I have this snippet of the code:
char* receiveInput(){
char *s;
scanf("%s",s);
return s;
}
int main()
{
char *str = receiveInput();
int length = strlen(str);
printf("Your string is %s, length is %d\n", str, length);
return 0;
}
I receive this output:
Your string is hellàÿ", length is 11
my input was:
helloworld!
can somebody explain why, and why this style of the coding is bad, thanks in advance
Several questions have addressed what you've done wrong and how to fix it, but you also said (emphasis mine):
can somebody explain why, and why this style of the coding is bad
I think scanf
is a terrible way to read input.
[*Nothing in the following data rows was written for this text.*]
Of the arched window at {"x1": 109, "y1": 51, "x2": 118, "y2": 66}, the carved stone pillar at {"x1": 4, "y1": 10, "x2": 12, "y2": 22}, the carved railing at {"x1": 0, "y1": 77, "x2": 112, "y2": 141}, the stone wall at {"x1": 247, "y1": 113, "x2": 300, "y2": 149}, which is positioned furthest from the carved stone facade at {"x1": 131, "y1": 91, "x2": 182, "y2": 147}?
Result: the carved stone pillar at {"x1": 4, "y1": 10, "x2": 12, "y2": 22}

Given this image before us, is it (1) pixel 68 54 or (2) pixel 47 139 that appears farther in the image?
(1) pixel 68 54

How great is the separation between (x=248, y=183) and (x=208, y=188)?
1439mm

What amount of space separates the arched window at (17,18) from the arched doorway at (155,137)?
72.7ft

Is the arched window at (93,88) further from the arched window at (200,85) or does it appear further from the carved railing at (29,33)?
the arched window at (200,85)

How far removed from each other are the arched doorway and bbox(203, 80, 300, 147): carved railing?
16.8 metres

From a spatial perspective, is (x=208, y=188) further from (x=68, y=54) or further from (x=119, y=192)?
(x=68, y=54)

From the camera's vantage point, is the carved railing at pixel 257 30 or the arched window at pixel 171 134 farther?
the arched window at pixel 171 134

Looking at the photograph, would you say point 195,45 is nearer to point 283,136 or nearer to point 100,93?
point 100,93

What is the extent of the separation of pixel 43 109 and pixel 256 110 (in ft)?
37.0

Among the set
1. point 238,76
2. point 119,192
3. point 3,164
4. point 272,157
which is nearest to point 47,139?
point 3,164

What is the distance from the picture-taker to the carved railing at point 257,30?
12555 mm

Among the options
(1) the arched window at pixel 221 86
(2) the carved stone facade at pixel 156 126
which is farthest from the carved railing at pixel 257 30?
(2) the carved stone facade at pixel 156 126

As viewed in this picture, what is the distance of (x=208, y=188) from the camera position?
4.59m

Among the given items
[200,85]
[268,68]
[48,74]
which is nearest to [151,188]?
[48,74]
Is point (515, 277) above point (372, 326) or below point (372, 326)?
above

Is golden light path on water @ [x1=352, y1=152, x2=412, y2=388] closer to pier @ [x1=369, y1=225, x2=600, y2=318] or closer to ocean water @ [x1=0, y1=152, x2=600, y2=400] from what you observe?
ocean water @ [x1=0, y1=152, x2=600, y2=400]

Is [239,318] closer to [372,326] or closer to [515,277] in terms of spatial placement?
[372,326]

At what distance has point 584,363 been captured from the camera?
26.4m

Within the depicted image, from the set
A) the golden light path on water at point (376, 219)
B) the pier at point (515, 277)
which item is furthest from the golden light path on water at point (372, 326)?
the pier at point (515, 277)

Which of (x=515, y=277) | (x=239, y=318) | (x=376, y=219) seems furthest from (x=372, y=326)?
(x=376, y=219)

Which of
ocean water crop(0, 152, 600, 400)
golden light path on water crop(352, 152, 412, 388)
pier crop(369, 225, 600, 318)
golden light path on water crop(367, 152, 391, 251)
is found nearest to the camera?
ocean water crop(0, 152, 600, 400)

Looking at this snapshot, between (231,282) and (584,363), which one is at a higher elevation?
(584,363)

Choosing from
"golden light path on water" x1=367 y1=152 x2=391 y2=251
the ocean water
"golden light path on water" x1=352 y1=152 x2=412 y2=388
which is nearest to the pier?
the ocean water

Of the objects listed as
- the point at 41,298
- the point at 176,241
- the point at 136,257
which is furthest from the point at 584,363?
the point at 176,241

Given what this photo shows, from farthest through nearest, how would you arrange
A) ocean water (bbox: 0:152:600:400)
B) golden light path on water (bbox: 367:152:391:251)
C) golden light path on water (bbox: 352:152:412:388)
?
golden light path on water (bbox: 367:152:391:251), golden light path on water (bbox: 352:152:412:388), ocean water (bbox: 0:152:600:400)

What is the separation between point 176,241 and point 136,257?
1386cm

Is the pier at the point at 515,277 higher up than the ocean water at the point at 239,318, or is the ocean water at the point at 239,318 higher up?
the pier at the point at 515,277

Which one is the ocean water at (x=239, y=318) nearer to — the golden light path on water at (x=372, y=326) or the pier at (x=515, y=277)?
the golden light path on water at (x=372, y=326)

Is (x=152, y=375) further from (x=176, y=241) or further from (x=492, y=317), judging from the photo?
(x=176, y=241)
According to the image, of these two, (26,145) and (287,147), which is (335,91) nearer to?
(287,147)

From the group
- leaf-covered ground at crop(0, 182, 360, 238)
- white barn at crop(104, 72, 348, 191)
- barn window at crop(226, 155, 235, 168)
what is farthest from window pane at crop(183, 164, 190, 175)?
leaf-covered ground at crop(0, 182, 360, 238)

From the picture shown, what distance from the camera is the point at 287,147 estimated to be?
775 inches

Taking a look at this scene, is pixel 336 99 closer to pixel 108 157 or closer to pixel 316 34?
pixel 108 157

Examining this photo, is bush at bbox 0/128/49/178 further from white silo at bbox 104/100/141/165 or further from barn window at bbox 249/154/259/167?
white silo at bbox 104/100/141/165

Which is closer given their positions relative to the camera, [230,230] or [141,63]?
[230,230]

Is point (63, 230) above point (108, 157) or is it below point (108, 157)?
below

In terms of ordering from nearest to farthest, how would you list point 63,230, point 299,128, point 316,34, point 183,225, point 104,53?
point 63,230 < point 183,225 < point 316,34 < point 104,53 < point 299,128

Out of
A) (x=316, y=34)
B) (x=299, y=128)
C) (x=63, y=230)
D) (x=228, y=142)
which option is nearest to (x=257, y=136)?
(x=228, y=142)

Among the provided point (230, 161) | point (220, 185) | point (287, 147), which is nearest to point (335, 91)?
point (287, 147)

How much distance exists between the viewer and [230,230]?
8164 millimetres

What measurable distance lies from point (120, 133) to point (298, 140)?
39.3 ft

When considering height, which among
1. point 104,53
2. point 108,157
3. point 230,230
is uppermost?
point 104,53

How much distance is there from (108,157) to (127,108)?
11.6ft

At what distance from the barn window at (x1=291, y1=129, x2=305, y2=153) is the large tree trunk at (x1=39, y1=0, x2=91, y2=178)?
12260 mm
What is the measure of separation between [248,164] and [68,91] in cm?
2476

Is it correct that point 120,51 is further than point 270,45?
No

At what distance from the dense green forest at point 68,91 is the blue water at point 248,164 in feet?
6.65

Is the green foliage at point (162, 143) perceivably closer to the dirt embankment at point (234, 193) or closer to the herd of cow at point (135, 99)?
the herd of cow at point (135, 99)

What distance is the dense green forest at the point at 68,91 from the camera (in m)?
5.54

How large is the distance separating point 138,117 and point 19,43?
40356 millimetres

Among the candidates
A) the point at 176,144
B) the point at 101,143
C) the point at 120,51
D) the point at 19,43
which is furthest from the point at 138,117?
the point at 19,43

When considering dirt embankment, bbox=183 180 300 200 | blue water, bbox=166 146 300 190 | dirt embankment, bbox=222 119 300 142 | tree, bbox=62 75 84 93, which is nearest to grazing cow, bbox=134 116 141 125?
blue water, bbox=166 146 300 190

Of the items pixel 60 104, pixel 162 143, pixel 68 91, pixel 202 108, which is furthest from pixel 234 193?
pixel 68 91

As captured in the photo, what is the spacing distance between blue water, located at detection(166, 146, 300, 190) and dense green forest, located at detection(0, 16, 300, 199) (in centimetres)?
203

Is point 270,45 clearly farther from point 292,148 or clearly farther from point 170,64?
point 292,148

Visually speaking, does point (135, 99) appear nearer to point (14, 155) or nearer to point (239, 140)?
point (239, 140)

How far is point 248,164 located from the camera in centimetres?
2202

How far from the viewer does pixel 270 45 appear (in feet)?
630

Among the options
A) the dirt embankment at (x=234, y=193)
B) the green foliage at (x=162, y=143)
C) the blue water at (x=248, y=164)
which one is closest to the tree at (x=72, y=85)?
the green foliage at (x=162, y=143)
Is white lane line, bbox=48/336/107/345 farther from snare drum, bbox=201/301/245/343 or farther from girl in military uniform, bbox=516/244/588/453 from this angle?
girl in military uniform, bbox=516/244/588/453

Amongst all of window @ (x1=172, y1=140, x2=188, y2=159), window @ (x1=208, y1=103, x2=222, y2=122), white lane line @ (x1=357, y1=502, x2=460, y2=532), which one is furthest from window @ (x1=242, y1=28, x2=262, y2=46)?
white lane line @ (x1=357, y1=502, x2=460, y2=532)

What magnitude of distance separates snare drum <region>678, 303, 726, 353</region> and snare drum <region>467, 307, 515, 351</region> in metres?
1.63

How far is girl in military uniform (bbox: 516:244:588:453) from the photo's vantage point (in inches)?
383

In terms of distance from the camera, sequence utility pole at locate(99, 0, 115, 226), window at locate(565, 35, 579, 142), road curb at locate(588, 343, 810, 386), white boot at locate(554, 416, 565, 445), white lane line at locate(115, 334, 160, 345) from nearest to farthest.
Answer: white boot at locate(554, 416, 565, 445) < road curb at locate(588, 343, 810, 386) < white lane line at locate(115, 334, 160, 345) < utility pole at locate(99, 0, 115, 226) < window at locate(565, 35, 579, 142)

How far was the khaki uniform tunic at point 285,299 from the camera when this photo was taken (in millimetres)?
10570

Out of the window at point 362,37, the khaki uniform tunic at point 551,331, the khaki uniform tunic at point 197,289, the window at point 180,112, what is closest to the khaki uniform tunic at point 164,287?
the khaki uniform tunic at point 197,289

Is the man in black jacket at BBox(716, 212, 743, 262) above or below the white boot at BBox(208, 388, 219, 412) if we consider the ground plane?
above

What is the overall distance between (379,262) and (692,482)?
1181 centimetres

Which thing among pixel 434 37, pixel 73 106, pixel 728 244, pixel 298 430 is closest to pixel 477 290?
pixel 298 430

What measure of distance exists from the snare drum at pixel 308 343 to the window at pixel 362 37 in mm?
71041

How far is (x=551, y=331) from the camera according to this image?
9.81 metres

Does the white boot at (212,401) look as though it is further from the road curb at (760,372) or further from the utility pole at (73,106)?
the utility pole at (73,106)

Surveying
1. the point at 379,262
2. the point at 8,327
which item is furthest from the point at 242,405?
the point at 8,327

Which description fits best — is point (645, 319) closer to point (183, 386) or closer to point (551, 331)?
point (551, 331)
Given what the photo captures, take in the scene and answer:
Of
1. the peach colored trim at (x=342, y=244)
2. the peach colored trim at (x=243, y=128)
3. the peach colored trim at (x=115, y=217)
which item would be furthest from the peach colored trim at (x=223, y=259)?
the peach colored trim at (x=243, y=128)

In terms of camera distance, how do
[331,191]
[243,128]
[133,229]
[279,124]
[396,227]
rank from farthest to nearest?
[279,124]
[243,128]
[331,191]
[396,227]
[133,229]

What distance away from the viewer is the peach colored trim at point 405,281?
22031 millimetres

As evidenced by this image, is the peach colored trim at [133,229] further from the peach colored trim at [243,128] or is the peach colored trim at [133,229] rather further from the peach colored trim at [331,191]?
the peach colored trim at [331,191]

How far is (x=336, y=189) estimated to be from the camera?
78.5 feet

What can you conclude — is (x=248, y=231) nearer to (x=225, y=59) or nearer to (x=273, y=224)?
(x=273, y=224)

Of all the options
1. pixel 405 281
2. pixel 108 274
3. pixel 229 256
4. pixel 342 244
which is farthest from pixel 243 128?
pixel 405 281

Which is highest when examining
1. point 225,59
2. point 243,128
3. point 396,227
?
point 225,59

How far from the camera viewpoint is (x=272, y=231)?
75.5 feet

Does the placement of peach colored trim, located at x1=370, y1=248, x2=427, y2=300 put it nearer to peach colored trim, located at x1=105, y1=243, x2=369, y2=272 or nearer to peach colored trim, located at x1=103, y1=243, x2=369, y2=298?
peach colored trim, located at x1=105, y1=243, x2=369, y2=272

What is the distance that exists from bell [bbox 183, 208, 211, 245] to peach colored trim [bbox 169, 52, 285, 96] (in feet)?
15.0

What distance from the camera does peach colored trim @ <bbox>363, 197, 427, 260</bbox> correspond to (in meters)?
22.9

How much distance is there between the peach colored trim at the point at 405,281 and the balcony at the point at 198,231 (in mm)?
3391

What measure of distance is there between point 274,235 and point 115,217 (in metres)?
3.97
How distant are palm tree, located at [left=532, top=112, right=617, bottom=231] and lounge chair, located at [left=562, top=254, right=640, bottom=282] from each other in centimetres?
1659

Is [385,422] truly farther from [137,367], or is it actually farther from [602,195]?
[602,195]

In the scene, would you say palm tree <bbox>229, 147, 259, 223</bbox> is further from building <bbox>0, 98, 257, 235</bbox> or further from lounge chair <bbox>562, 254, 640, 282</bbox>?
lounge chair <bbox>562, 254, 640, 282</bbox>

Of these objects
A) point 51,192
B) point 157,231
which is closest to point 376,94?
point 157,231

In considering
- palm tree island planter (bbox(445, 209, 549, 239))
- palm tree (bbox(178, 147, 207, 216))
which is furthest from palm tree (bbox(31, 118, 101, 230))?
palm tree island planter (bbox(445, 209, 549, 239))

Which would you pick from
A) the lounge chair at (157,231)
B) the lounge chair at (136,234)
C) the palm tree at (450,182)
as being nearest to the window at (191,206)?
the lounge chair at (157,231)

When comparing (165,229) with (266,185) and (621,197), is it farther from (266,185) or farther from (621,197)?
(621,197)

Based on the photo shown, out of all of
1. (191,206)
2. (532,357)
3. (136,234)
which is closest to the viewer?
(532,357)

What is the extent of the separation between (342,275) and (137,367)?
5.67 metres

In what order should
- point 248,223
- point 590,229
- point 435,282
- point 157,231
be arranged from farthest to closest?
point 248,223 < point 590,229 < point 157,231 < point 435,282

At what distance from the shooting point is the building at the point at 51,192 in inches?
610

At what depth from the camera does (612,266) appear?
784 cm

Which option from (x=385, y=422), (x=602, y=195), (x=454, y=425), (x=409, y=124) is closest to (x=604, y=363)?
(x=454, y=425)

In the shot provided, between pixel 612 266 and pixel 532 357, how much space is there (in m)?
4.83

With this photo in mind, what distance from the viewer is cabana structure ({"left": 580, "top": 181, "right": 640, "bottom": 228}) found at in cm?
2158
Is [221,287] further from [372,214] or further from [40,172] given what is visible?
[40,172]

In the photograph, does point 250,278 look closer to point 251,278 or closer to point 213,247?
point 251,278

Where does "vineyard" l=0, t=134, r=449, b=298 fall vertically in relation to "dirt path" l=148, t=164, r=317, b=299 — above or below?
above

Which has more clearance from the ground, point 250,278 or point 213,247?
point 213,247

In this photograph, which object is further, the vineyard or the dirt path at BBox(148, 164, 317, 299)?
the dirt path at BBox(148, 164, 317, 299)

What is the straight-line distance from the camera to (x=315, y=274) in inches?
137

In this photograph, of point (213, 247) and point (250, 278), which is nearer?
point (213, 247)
It's inconsistent with printf
, makes it easy to forget to check for errors, makes it hard to recover from errors, and is incompatable with ordinary (and easier to do correctly) read operations (like fgets
and company).
First, note that the "%s"
format will read only until it sees whitespace. Why whitespace? Why does "%s"
print out an entire string, but reads in strings in such a limited capacity?
If you'd like to read in an entire line, as you may often be wont to do, scanf
provides... with "%[^\n]"
. What? What is that? When did this become Perl?
But the real problem is that neither of those are safe. They both freely overflow with no bounds checking. Want bounds checking? Okay, you got it: "%10s"
(and "%10[^\n]"
is starting to look even worse). That will only read 9 characters, and add a terminating nul-character automatically. So that's good... for when our array size never needs to change.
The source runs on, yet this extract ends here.